Futures have slumped more than 20% since early January as the virus curtailed demand in a market awash with crude. Technical experts from the OPEC+ coalition will meet in Vienna and their assessment on the outbreak may determine whether the alliance convenes a ministerial meeting later this month to consider new output cuts. Commodities in China plunged for a second day as the nation takes steps to adjust to a slower rate of economic growth.
The virus has upended trade flows and probably led to a 20% cut to China’s oil demand as the crisis hits the world’s biggest commodities importer. Refineries are curbing operations and shutting plants, while the nation’s top processor is seeking to re-sell millions of barrels of West African crude it no longer needs because of the squeeze to consumption.

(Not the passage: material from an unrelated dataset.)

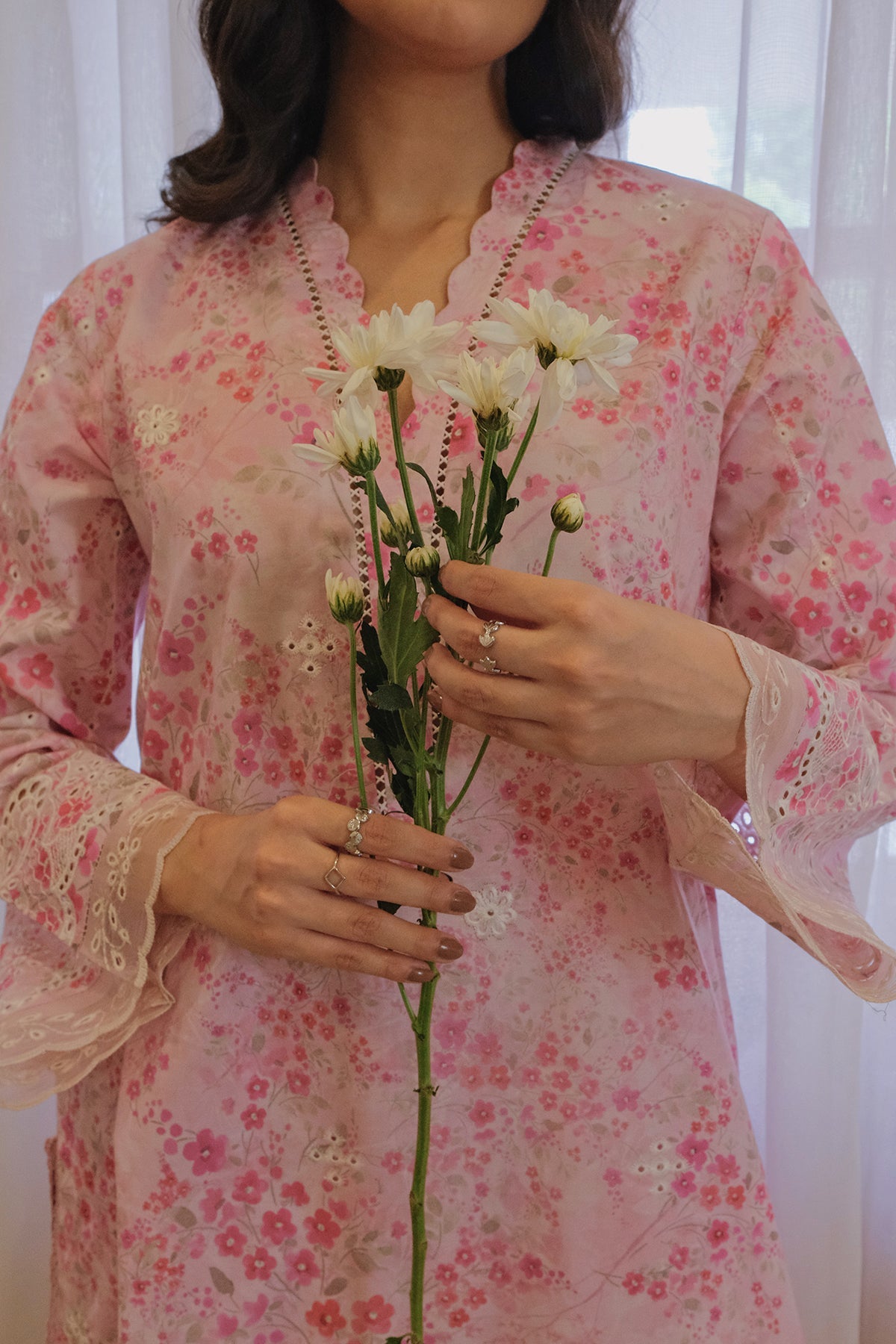 Fleur de Blush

“The coronavirus is prompting growth downgrades around the world and oil demand is taking a big hit,” said Howie Lee, an economist at Oversea-Chinese Banking Corp. in Singapore. “It looks highly likely to me that OPEC+ will extend its production cuts from March to June. It’s a logical response given how depressed prices are now.”
West Texas Intermediate for March delivery added 25 cents to $50.36 a barrel on the New York Mercantile Exchange as of 10 a.m. in Singapore after falling as much as 0.9% earlier. The contract slumped 2.8% to the lowest since January 2019 on Monday. Brent gained 0.2% after dropping 3.8% on Monday.
China’s benchmark futures plunged amid a rush by traders to exit positions. Crude in Shanghai tumbled more than 7%, while iron ore and rubber slumped.